Outre la menace venant de la terre, Massalia eut à lutter contre l’expansion carthaginoise et étrusque dans le bassin méditerranéen occidental. Alalia en Corse était une fondation phocéenne depuis laquelle les Grecs attaquaient fréquemment les routes commerciales étrusques (la piraterie était à l’époque un moyen de subsistance indéniable). Pour lutter contre cette dernière, les Étrusques s’allièrent aux Carthaginois et Alalia appela Massalia à son secours. L’engagement décisif eut lieu en mer et les flottes des deux armées furent en grande partie détruites.

Si les Massaliotes semblent avoir réussi à couler la grande majorité des navires carthaginois, les Étrusques, eux, réussirent à capturer et à vaincre un grand nombre de Grecs d’Alalia. Cette bataille, rapportée par Hérodote, qui eut lieu entre 540 et 535 avant Jésus-Christ, et pour laquelle il est difficile de déterminer qui fut réellement le vainqueur, eut pour conséquence l’abandon d’Alalia et donc de la Corse aux Étrusques, mais confirma l’aire de domination marseillaise sur une cote allant de l’actuelle ville de Nice jusqu’à la fondation phocéenne d’Ampurias en catalogne actuelle.

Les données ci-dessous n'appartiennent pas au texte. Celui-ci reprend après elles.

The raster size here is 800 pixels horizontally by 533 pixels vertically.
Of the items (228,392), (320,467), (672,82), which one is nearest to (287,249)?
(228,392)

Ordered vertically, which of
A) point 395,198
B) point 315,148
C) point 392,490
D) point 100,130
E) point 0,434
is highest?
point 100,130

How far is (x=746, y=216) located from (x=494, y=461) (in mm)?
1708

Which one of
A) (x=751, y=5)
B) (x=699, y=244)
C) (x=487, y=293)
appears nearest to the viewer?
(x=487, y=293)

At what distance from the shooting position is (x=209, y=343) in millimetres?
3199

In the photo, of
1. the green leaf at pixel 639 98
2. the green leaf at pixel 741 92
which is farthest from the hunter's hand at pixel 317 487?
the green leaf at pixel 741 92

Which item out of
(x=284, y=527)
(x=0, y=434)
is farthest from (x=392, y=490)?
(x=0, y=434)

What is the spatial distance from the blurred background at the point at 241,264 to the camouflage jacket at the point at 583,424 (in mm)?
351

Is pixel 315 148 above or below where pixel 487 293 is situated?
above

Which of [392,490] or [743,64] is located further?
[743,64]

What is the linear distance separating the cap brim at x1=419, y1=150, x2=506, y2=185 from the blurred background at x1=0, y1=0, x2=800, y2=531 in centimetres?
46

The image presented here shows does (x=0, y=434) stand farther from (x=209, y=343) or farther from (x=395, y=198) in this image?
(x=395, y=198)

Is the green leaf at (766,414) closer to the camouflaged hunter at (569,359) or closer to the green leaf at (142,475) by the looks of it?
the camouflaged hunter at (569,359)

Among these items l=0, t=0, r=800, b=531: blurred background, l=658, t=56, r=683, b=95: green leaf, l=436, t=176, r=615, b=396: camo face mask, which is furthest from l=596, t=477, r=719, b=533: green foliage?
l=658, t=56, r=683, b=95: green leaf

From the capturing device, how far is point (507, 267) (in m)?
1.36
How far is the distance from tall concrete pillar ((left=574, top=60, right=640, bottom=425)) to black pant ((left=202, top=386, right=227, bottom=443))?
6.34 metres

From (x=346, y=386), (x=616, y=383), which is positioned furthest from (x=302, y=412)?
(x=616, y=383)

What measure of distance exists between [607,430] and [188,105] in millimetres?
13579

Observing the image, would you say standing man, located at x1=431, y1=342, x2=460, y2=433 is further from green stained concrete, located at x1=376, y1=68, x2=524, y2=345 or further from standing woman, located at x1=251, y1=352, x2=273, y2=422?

Les Massaliotes durent donc lutter de nombreuses années, sur terre comme sur mer, pour réussir à construire leur route commerciale qui allait les faire prospérer.

Le siège de catumandus

L’historien latin Justin rapporte que vers 400 avant Jésus-Christ, une coalition de Celtes dirigés par un roi du nom de Catumandus mit le siège devant Marseille. Suite à un revers lors duquel, d’après la légende, la déesse Athéna, irritée, le somme de faire la paix, Catumandus décide d’interrompre le siège et les Massaliotes lui permettent d’entrer dans la ville pour déposer des offrandes au temple de la déesse. Cette légende illustre bien l’expansion celte de la fin du Vème et du début du IVème siècle qui aboutit notamment à la mise à rançon de Rome par les Celtes en 390 avant Jésus-Christ, rançon que Marseille aida à payer.